Pfizer funded Reuben’s research between 2002 and 2007, but Baystate is uncertain if the research funds were directly paid to Reuben. Though the Pfizer spokesperson Sally Beatty insists that the grants were properly disbursed to Baystate and were in accordance with Pfizer policy. She adds that Pfizer was not familiar with the records retention policies of Baystate Medical Center and that independent investigator-initiated research grant agreements were executed between Pfizer and Baystate Medical Center.

The question remains why it took 12 long years before a routine audit revealed Reuben’s data fabrication? Jenson clarifies that Baystate publishes about 200 studies every year, and the audit rate might only be 5 percent. Adding that it is Baystate responsibility to ensure that research is properly conducted and reported. He states that the hospital is strengthening its oversight program while also in the process of getting accreditation from the Association for the Accreditation of Human Research Protection Programs (AAHRPP) in Washington, D.C., to get an independent evaluation of an organization’s ethical standards and oversight.

Anesthesia & Analgesia editors Shafer and White acknowledge that the red flag should have been that Reuben’s studies always favorable to the drugs he studied. White adds that with such funding comes the “subtle pressure” to give the companies the results in their favor.

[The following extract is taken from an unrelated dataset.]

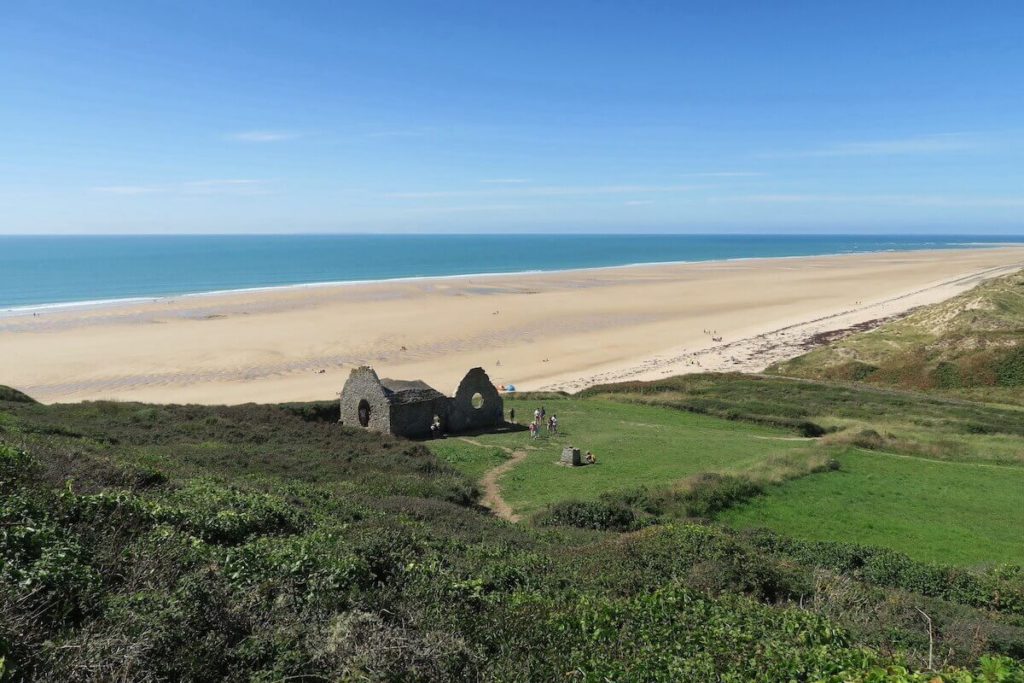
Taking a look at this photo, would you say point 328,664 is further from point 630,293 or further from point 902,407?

Reuben was convicted of orchestrating bogus pain management study involving patients who had knee surgery. The trial was to gauge the effectiveness of Pfizer’s, Cox-2 painkiller, Celebrex in decreasing post-operative pain and Pfizer paid $73,000 towards this research grant. Several of Reuben’s pain studies were retracted by medical journals. In a period of 15 years he managed to write 21 manuscripts . The journal Anesthesia & Analgesia retracted 10 of Reuben’s studies while Anesthesiology retracted three. Several of the studies were funded by Pfizer, Wyeth or Merck.

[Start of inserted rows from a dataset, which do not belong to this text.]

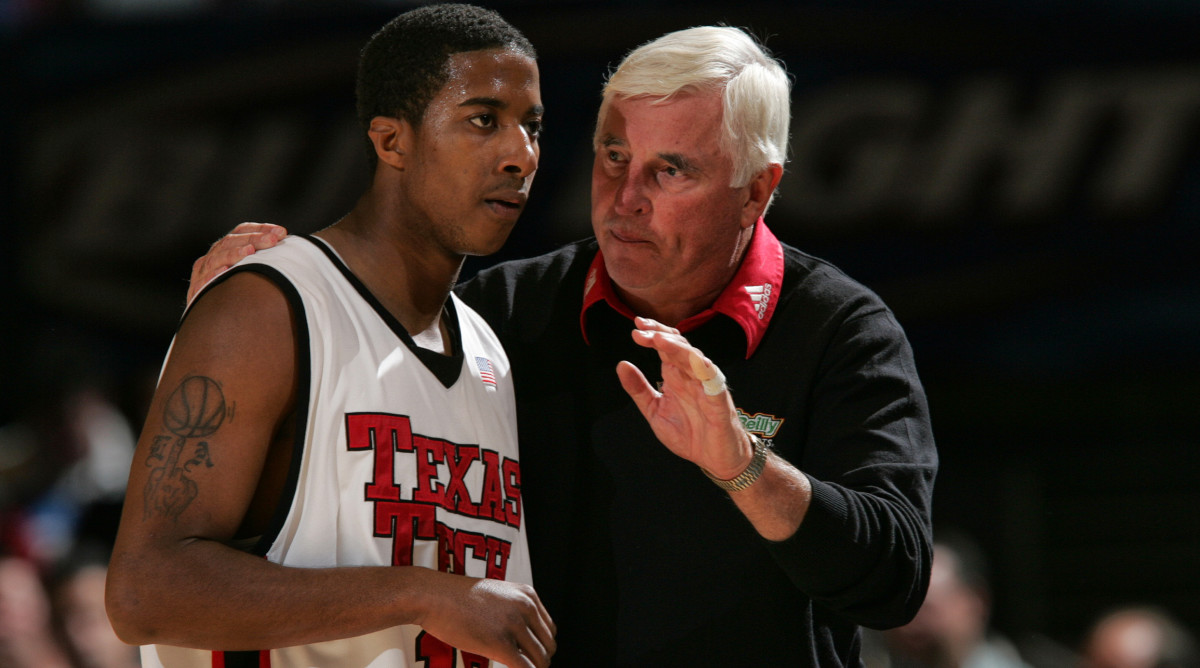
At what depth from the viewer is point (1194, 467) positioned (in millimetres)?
6684

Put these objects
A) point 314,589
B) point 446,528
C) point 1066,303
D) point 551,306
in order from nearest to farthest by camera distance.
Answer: point 314,589, point 446,528, point 551,306, point 1066,303

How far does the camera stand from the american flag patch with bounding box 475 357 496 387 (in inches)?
97.4

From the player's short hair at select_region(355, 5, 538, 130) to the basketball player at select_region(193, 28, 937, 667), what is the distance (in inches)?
13.2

Pfizer aimed at presenting how Cox-2 painkillers work but also reinforce its “operate for cash” promotion, in which surgeons are persuaded by pharmaceutical sales reps to write “protocols” for using Pfizer’s post-operative painkillers like Bextra and Celebrex instead of opioid drugs, which isn’t approved by the FDA.

Reuben’s defense attorneys claimed that their client suffered from ‘serious, but undiagnosed’ suicidal bipolar disorder that led him distorted research and falsify research. But the fact remains that he was doing trials on Pfizer’s drugs, and producing results that Pfizer could use; Pfizer who is the source of Reuben’s funding.

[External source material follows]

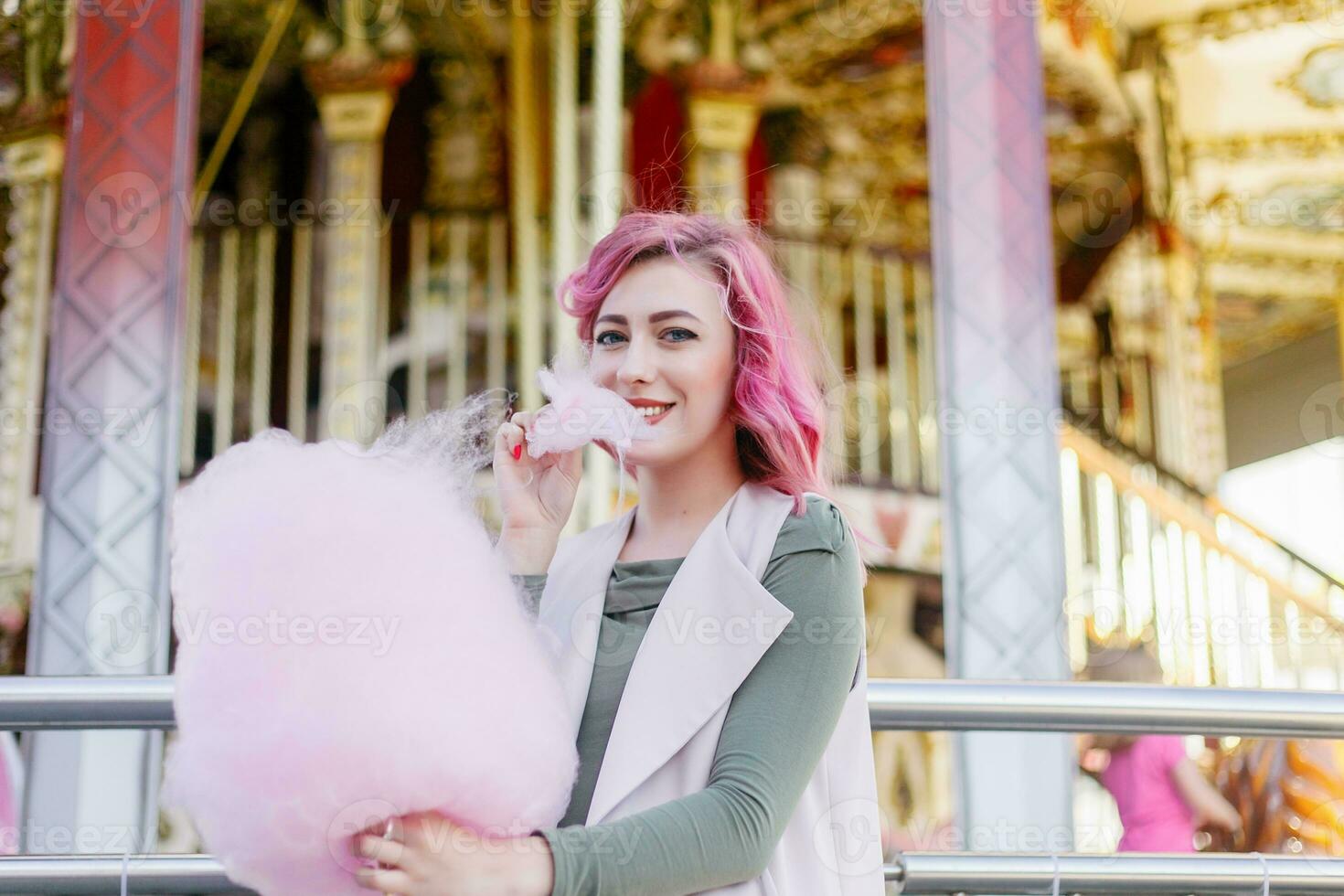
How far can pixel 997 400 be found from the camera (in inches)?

Reuben pleaded guilty to fabricating data and patients. He is also guilty of adding the names of uninvolved co-authors without seeking their permission. He has agreed to repay $361,932 in research funding to several pharmaceutical companies, and $50,000 in penalties to the U.S. government.

Reuben could face up to 10 years in prison for his crimes and is seeking a lighter sentence with his defense attorneys arguing that his undiagnosed bipolar disorder made him attempt suicide twice, be hospitalized three times, and fabricate his data.
Several of Reuben’s colleagues are vary of the story and question its authenticity.
Co-worker and Anesthesiologist Steven Dunn, MD, of Baystate wonders how nobody in the department was aware of his mental illness.

Professor of psychiatry at Johns Hopkins University School of Medicine, Glenn J. Treisman, wonders how an Reuben who is an MD married to a psychiatrist, could suffer from undiagnosed bipolar disorder for so long, tried suicide twice without his psychiatrist wife knowing that something that wrong. The pile of retractions of Scott Reuben manuscripts keep increasing.

The list reaches 25 retractions but that’s not where the story ends, unfortunately many of Reuben’s retracted papers are still being cited years after they’ve been pulled from the scientific record.